WHAT THIS EXERCISE ASKS:
1. Under the "Examples:" heading in the Lynx charset configuration notes, which charset values are assigned to ASSUMED_DOC_CHARSET_CHOICE? List every one.
2. In the Lynx charset configuration notes, reproduce the passage that starts at the words "# This option" and ends with "not be lost.".

READING TEXT:
------------------------------------------------------------

DISPLAY_CHARSET_CHOICE

# It is possible to reduce the number of charset choices in the 'O'ptions menu
# for "display charset" and "assumed document charset" fields via
# DISPLAY_CHARSET_CHOICE and ASSUMED_DOC_CHARSET_CHOICE settings correspondingly.
# Each of these settings can be used several times to define the set of possible
# choices for corresponding field. The syntax for the values is
#
#	string | prefix* | *
#
# where
#
#	'string' is either the MIME name of charset or it's full name (listed
#		either in the left or in the right column of table of
#		recognized charsets), case-insensitive - e.g.  'Koi8-R' or
#		'Cyrillic (KOI8-R)' (both without quotes),
#
#	'prefix' is any string, and such value will select all charsets having
#		the name with prefix matching given (case insensitive), i.e.,
#		for the charsets listed in the table of recognized charsets,
#
#
# Example:
# ASSUMED_DOC_CHARSET_CHOICE:cyrillic*
#		will be equal to specifying
#
# Examples:
# ASSUMED_DOC_CHARSET_CHOICE:cp866
# ASSUMED_DOC_CHARSET_CHOICE:windows-1251
# ASSUMED_DOC_CHARSET_CHOICE:koi8-r
# ASSUMED_DOC_CHARSET_CHOICE:iso-8859-5
#		or lines with full names of charsets.
#
#	literal string '*' (without quotes) will enable all charset choices
#		in corresponding field.  This is useful for overriding site
#		defaults in private pieces of lynx.cfg included via INCLUDE
#		directive.
#
# Default values for both settings are '*', but any occurrence of settings
# with values that denote any charsets will make only listed choices available
# for corresponding field.
#ASSUMED_DOC_CHARSET_CHOICE:*
#DISPLAY_CHARSET_CHOICE:*


ASSUME_LOCAL_CHARSET

# ASSUME_LOCAL_CHARSET is like ASSUME_CHARSET but only applies to local
# files.  If no setting is given here or by an -assume_local_charset
# command line option, the value for ASSUME_CHARSET or -assume_charset
# is used.  It works for both text/plain and text/html files.
# This option will ignore "raw mode" toggling when local files are viewed
# (it is "stronger" than "assume_charset" or the effective change
# of the charset assumption caused by changing "raw mode"),
# so only use when necessary.
#
#ASSUME_LOCAL_CHARSET:iso-8859-1
ASSUME_LOCAL_CHARSET:utf-8


PREPEND_CHARSET_TO_SOURCE

# PREPEND_CHARSET_TO_SOURCE:TRUE tells Lynx to prepend a META CHARSET line
# to text/html source files when they are retrieved for 'd'ownloading
# or passed to 'p'rint functions, so HTTP headers will not be lost.
# This is necessary for resolving charset for local html files,
# while the assume_local_charset is just an assumption.
# For the 'd'ownload option, a META CHARSET will be added only if the HTTP
# charset is present.  The compilation default is TRUE.
# It is generally desirable to have charset information for every local
# html file, but META CHARSET string potentially could cause
# compatibility problems with other browsers, see also PREPEND_BASE_TO_SOURCE.
# Note that the prepending is not done for -source dumps.

------------------------------------------------------------

DATA BELOW:
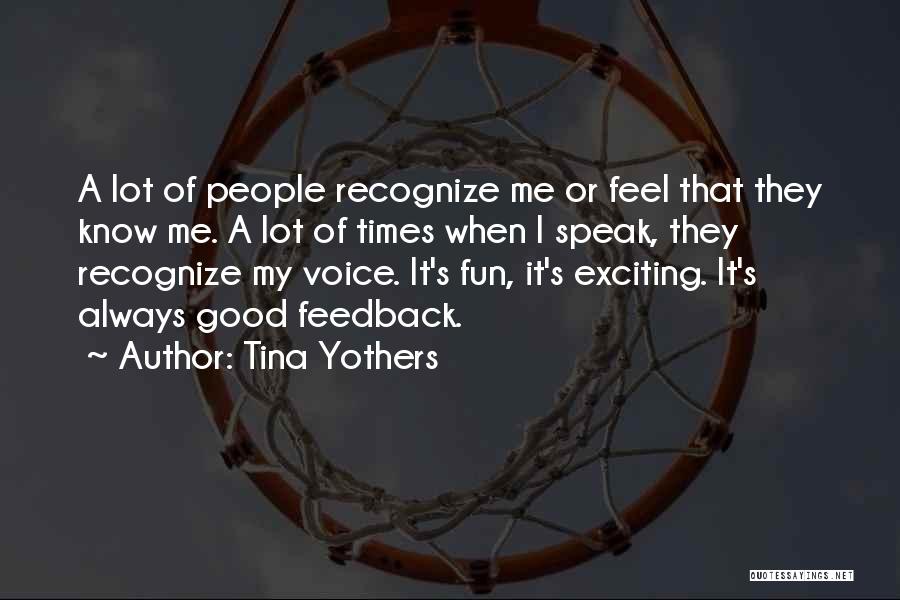 Tina Yothers Quotes: A Lot Of People Recognize Me Or Feel That They Know Me. A Lot Of Times When I Speak, They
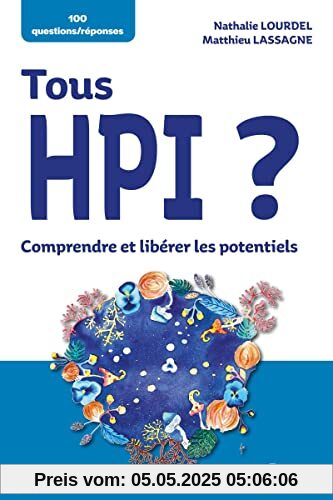 Tous HPI ?: Comprendre et libérer les potentiels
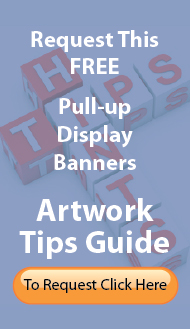 Pull-Up Banners Tips Guide - Click Here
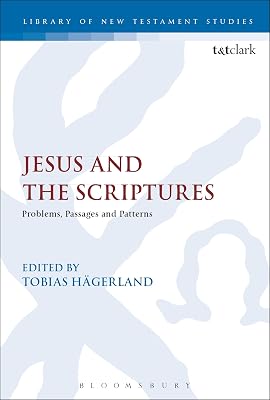 Jesus and the Scriptures: Problems, Passages and Patterns (The Library of New Testament Studies)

------------------------------------------------------------

ANSWER LIST:
1.
cp866
windows-1251
koi8-r
iso-8859-5

2.
# This option will ignore "raw mode" toggling when local files are viewed
# (it is "stronger" than "assume_charset" or the effective change
# of the charset assumption caused by changing "raw mode"),
# so only use when necessary.
#
#ASSUME_LOCAL_CHARSET:iso-8859-1
ASSUME_LOCAL_CHARSET:utf-8


PREPEND_CHARSET_TO_SOURCE

# PREPEND_CHARSET_TO_SOURCE:TRUE tells Lynx to prepend a META CHARSET line
# to text/html source files when they are retrieved for 'd'ownloading
# or passed to 'p'rint functions, so HTTP headers will not be lost.